**Document passage:**
+ + + +
Encoding Categorical Columns

Many machine learning algorithms cannot work with categorical data. To accommodate such algorithms, categorical data must be converted to numerical data before training. Directly mapping the categorical values into indices is not enough. For example, if your categorical feature has three distinct values "red", "green" and "blue", replacing them with 1, 2 and 3 may have a negative impact on the training process because algorithms usually rely on some kind of numerical distances between values to discriminate between them. In this case, the Euclidean distance from 1 to 3 is twice the distance from 1 to 2, which means the training process will think that "red" is much more different than "blue", while it is more similar to "green". Alternatively, one hot encoding maps each categorical value to a binary vector to avoid this problem. For example, "red" can be mapped to [1,0,0], "green" to [0,1,0] and "blue" to [0,0,1]. Now, the pair-wise distances between the three categories are all the same. One hot encoding allows you to convert categorical variables to binary values so that you can use different machine learning algorithms to evaluate your data.

The following example shows how you can apply one hot encoding to the Titanic data set. If you would like to read more about this data set, see the Kaggle site.

Suppose you want to use a logistic regression classifier to predict which passengers survived the sinking of the Titanic. You cannot use categorical features for logistic regression without one hot encoding. This data set has two categorical features that you can use. The "sex" feature can be either male or female. The "embarkation_point" feature can be one of the following:

  • S for Southampton
  • Q for Queenstown
  • C for Cherbourg

Before you begin the example, load the Machine Learning sample data.
+ + + +
**Data section:**

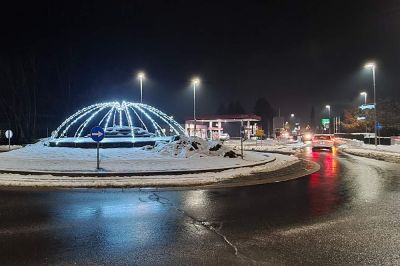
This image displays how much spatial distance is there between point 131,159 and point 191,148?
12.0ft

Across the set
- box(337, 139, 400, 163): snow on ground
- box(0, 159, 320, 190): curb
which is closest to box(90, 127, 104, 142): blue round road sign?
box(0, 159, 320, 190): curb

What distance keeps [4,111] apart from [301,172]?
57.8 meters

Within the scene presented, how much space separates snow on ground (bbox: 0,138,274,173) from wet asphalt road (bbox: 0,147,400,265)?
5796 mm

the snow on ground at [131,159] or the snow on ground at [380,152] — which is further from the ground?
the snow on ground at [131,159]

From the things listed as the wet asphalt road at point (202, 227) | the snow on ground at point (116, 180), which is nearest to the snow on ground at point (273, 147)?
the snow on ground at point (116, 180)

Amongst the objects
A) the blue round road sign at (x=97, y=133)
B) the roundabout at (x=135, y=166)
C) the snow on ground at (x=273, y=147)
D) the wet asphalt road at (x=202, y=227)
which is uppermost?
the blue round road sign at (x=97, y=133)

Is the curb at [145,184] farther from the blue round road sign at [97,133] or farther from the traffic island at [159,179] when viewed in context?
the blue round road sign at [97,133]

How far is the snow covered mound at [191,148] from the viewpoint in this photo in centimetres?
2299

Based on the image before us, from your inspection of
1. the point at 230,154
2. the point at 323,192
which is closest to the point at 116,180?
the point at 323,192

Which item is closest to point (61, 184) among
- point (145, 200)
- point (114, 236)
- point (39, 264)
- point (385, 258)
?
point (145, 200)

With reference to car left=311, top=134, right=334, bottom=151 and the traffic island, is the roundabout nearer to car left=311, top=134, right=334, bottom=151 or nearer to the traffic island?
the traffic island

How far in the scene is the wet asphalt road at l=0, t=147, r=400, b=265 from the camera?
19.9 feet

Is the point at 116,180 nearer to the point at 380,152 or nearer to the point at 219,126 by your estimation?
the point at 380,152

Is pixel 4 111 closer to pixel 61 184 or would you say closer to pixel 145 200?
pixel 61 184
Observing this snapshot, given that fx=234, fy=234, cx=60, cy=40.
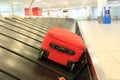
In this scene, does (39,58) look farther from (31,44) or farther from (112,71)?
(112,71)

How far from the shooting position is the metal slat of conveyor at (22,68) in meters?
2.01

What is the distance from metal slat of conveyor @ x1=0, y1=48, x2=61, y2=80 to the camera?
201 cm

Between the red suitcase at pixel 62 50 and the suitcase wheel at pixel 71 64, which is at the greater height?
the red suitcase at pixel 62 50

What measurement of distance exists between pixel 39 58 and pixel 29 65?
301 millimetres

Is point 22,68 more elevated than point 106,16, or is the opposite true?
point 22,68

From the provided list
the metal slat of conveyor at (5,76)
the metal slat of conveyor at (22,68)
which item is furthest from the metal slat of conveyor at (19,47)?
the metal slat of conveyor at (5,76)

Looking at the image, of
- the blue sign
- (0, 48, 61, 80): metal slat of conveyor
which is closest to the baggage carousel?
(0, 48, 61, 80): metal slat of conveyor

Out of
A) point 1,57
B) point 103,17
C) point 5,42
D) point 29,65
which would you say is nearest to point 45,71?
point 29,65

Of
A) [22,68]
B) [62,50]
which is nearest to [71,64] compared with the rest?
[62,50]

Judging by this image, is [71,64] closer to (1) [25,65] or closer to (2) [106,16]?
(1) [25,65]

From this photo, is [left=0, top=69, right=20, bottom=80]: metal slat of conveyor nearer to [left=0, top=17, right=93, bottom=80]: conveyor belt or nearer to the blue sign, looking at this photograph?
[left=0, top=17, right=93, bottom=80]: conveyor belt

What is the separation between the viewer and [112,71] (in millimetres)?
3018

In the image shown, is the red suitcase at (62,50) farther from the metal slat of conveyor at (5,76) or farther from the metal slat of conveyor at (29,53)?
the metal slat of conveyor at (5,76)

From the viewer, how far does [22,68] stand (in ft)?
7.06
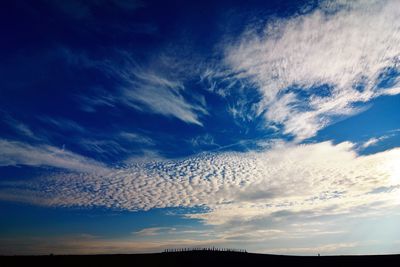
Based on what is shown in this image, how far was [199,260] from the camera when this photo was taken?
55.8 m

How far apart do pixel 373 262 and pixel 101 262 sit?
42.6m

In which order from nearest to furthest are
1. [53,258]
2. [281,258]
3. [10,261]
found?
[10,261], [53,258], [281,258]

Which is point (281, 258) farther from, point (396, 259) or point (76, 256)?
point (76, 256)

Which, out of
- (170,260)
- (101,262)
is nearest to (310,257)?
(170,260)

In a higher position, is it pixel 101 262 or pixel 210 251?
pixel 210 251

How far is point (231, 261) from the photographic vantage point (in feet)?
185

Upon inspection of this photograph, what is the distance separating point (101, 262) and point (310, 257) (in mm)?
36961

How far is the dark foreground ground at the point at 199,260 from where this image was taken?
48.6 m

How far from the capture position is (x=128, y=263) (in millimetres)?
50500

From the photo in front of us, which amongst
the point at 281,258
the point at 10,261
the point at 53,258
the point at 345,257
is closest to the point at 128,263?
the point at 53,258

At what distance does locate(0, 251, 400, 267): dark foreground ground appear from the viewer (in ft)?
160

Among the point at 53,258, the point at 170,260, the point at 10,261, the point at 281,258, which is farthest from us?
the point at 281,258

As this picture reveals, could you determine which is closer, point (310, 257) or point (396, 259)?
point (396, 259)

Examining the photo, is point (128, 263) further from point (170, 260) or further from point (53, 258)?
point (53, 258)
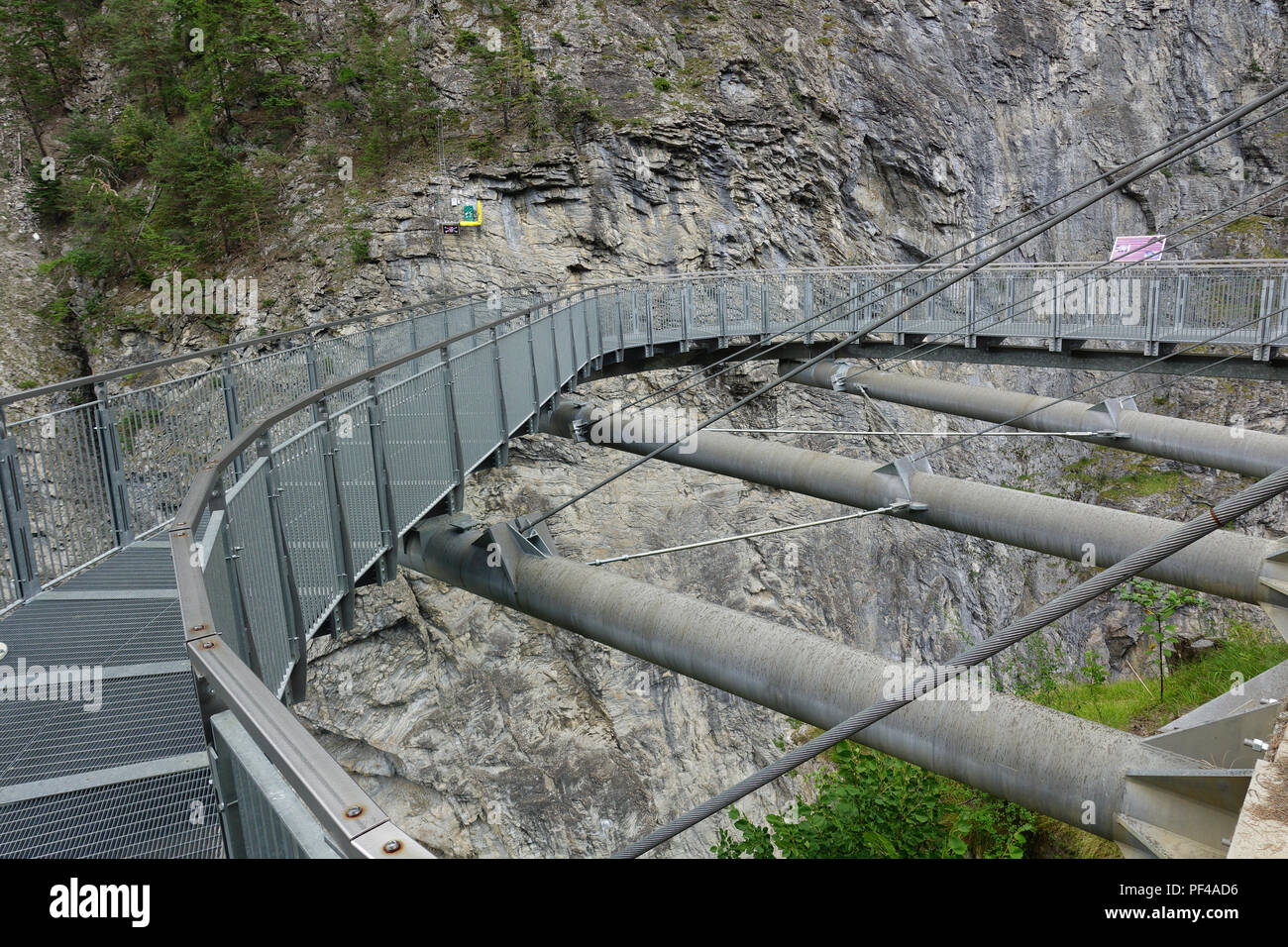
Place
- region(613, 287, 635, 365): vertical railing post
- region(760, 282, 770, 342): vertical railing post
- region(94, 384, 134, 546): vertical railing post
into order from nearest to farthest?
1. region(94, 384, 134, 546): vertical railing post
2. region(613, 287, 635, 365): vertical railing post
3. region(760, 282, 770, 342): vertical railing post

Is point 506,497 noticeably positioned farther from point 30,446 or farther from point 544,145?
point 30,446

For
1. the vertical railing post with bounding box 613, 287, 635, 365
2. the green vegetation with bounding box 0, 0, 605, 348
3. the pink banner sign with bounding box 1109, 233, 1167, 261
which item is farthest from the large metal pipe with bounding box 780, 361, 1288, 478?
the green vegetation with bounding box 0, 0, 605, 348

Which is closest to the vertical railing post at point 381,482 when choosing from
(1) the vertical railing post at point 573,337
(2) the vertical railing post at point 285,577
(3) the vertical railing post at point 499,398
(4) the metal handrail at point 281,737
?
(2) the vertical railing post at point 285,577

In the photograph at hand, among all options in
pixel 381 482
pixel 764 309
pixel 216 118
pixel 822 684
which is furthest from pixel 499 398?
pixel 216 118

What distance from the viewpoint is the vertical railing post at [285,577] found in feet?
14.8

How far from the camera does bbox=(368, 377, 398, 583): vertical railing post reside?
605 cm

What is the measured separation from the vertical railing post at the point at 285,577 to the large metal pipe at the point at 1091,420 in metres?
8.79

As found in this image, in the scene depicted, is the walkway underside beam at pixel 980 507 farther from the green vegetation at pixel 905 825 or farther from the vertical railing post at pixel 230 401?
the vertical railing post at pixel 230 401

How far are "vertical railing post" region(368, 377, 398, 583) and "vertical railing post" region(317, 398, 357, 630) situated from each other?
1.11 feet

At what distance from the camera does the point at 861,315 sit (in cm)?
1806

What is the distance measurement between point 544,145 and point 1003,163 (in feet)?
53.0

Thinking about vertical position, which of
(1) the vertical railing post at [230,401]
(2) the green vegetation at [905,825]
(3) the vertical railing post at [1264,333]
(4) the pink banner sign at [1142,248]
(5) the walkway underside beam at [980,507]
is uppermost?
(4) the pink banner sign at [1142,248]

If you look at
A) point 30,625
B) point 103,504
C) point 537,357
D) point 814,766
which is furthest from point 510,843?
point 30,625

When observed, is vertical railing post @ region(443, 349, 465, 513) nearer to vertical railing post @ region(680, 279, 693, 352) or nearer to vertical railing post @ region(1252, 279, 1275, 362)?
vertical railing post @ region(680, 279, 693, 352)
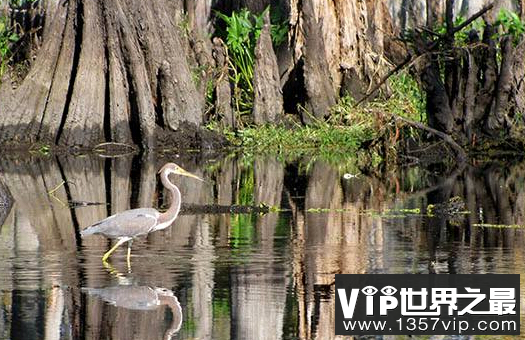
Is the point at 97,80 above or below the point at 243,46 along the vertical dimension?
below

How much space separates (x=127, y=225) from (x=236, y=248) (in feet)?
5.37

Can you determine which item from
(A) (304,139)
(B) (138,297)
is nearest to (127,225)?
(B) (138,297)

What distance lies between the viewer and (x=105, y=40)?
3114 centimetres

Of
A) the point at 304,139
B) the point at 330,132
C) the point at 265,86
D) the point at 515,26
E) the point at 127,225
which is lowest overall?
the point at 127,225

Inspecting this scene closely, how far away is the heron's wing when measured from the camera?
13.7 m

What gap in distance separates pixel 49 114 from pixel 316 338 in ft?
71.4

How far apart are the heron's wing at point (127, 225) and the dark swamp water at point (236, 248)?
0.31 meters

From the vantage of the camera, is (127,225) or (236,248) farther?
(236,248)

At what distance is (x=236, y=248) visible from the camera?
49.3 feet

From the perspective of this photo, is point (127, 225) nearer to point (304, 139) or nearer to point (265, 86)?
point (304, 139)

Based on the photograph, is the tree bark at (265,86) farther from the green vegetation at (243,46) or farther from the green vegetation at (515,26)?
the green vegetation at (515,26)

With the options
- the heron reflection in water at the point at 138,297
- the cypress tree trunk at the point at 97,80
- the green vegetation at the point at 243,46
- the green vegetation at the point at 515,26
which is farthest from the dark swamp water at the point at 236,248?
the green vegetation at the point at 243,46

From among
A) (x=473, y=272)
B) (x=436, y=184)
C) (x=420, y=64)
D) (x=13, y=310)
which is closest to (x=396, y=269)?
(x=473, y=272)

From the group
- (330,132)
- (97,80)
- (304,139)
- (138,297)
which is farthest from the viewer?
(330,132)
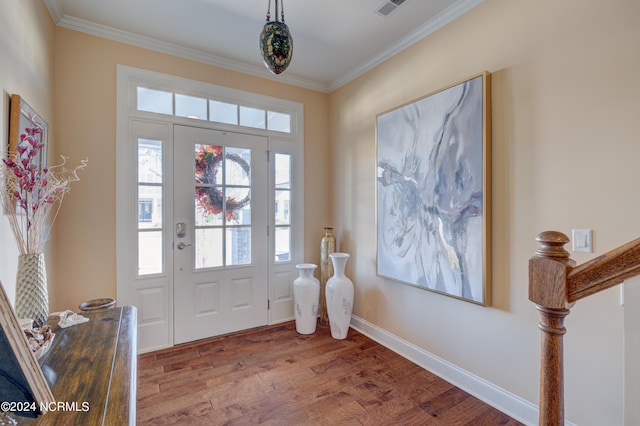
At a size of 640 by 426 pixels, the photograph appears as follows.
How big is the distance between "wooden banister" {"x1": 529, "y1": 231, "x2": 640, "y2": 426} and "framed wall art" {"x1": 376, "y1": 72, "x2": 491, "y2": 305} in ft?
+ + + +
**Prompt 1:**
For the passage on encoding categorical columns, decide whether each statement agrees with it. Answer yes or no for each, and quote the deciding words.
(a) Replacing "red", "green" and "blue" with 1, 2 and 3 is enough to prepare them for training.
(b) After one hot encoding, the three color categories are all the same distance from one another.
(c) The Titanic data set has three categorical features that can be used.
**Prompt 2:** From the passage on encoding categorical columns, list every value the "embarkation_point" feature can take, with the place each one stands for.
**Prompt 3:** Write the next part of the passage on encoding categorical columns, starting after its last sentence.

**Response 1:**
(a) No: "Directly mapping the categorical values into indices is not enough."
(b) Yes: "Now, the pair-wise distances between the three categories are all the same."
(c) No: "This data set has two categorical features that you can use."

**Response 2:**
- S for Southampton
- Q for Queenstown
- C for Cherbourg

**Response 3:**
1. Run the ONE_HOT_ENCODER_FIT function on the training data:

=> SELECT ONE_HOT_ENCODER_FIT('titanic_encoder', 'titanic_training', 'sex, embarkation_point');
ONE_HOT_ENCODER_FIT
---------------------
Success

(1 row)

2. View a summary of the titanic_encoder model:

=> SELECT GET_MODEL_SUMMARY(USING PARAMETERS model_name='titanic_encoder');
GET_MODEL_SUMMARY
------------------------------------------------------------------------------------------
===========
call_string
===========
SELECT one_hot_encoder_fit('public.titanic_encoder','titanic_training','sex, embarkation_point'  
USING PARAMETERS exclude_columns='', output_view='', extra_levels='{}');
==================
varchar_categories
==================
category_name    |category_level|category_level_index
-----------------+--------------+--------------------
embarkation_point|      C       |         0
embarkation_point|      Q       |         1
embarkation_point|      S       |         2
embarkation_point|              |         3
sex              |    female    |         0
sex              |     male     |         1
(1 row)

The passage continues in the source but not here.